Introduction to Circulating RNA-Based Cancer Diagnostics

Cancer diagnostics have improved significantly over the past decades, yet there is still a strong demand for simple, minimally invasive, and cost-effective diagnostic approaches. Blood-based molecular diagnostics have become an important area of research because they offer the possibility of detecting cancer through a routine blood sample instead of invasive tissue biopsies.

Early studies mainly focused on detecting circulating tumor cells (CTCs) in the bloodstream. Although tumor cells can often be identified in patients with advanced malignancies, the sensitivity of these methods for early-stage cancer detection and recurrence monitoring has remained limited. As a result, researchers began exploring alternative biomarkers, including extracellular nucleic acids such as DNA and RNA.

The discovery of circulating tumor-derived DNA in plasma and serum opened a new direction in molecular oncology. Several investigations demonstrated that cancer-associated genetic alterations present in tumor tissues could also be detected in circulating DNA from patient blood samples. These findings showed promising specificity for cancer diagnosis. However, DNA-based approaches still face several limitations, including low mutation frequency, technical complexity, and insufficient sensitivity for broad clinical implementation.
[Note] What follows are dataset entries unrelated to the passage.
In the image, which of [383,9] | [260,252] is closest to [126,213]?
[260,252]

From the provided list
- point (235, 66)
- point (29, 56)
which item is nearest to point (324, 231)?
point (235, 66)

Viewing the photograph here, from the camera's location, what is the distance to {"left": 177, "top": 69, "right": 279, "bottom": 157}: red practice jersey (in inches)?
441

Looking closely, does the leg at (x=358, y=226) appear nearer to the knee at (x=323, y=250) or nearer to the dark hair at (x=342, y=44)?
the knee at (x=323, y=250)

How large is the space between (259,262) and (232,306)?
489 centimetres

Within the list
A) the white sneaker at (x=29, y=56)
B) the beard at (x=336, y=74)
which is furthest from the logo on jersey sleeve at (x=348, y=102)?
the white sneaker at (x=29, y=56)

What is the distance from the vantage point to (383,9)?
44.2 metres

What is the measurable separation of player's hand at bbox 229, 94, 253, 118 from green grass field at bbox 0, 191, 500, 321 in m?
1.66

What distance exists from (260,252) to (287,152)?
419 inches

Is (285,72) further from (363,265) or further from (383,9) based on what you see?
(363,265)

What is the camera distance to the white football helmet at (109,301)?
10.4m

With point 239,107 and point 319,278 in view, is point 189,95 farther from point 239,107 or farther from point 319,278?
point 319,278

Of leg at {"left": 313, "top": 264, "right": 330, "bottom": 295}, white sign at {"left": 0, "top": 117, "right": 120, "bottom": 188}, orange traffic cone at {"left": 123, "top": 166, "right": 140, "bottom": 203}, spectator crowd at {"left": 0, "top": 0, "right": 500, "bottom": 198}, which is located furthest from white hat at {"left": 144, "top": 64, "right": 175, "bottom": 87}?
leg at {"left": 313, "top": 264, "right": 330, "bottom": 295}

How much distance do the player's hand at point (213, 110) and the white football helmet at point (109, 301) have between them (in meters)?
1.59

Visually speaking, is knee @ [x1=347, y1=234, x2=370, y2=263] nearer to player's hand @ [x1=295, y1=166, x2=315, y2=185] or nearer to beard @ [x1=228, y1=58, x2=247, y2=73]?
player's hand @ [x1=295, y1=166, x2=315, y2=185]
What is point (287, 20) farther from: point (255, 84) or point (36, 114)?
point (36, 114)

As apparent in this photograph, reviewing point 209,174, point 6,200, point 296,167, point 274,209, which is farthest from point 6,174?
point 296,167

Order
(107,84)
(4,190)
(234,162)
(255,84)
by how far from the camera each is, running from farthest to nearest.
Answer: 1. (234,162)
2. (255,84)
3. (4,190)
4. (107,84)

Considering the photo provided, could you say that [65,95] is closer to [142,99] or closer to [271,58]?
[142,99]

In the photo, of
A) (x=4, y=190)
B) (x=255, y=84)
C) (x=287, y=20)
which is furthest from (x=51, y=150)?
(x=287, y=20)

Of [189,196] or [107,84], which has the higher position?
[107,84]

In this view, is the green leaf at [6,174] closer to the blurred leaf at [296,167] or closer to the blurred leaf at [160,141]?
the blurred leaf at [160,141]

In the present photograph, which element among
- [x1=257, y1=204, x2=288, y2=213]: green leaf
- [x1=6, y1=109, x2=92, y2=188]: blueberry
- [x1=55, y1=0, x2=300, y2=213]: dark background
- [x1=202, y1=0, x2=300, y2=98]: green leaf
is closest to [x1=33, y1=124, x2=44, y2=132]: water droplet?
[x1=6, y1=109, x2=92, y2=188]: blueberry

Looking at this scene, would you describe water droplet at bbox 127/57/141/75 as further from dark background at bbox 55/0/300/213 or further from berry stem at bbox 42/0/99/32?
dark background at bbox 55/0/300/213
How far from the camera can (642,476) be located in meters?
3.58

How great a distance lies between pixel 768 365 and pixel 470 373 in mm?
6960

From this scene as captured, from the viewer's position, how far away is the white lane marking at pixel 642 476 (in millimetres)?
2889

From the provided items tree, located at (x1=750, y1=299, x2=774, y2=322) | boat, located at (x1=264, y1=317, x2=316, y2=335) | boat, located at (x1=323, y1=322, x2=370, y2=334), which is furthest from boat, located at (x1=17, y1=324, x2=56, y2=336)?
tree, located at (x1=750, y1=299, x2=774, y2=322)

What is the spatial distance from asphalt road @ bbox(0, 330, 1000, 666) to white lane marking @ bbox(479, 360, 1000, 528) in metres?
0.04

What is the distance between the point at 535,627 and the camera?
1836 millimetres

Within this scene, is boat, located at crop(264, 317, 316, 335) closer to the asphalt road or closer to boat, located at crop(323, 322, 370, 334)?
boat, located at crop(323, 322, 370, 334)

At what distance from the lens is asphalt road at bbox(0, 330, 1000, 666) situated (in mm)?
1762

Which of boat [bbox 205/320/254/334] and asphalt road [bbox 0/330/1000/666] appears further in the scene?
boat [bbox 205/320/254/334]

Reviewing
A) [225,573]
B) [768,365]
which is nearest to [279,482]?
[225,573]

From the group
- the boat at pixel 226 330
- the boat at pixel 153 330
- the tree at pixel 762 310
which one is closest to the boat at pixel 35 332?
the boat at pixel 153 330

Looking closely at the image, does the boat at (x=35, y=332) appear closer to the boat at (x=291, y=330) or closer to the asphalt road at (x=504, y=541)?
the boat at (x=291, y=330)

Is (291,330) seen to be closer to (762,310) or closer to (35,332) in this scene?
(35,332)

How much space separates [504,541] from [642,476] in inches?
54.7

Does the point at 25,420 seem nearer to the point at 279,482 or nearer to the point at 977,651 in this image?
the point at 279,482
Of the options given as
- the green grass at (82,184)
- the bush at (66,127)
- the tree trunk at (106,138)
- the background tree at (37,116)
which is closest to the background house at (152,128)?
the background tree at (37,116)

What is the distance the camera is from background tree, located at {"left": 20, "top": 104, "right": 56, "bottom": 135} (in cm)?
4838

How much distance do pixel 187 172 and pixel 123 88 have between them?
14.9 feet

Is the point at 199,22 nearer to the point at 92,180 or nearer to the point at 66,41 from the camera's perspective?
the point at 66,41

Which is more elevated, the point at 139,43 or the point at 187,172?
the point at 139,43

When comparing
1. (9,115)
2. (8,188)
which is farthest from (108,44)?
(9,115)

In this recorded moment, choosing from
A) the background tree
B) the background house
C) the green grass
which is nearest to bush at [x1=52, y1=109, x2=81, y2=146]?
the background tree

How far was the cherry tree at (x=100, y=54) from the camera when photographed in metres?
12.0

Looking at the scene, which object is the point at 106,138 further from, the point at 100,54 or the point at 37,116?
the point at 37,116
Another promising biomarker is circulating extracellular RNA. For many years, scientists believed that RNA could not survive in blood because plasma contains high concentrations of ribonucleases (RNases), enzymes that rapidly degrade RNA molecules. More recent investigations, however, demonstrated that extracellular RNA can remain stable in plasma and serum despite the presence of these degradative enzymes.

Researchers subsequently showed that tumor-associated messenger RNAs (mRNAs) could be amplified from blood samples using reverse transcription polymerase chain reaction (RT-PCR). Tumor-related transcripts linked to melanoma, breast cancer, and other malignancies were successfully detected in patient serum samples. Despite these advances, diagnostic sensitivity remained relatively low, typically ranging from 25% to 78%, which was insufficient for reliable clinical application.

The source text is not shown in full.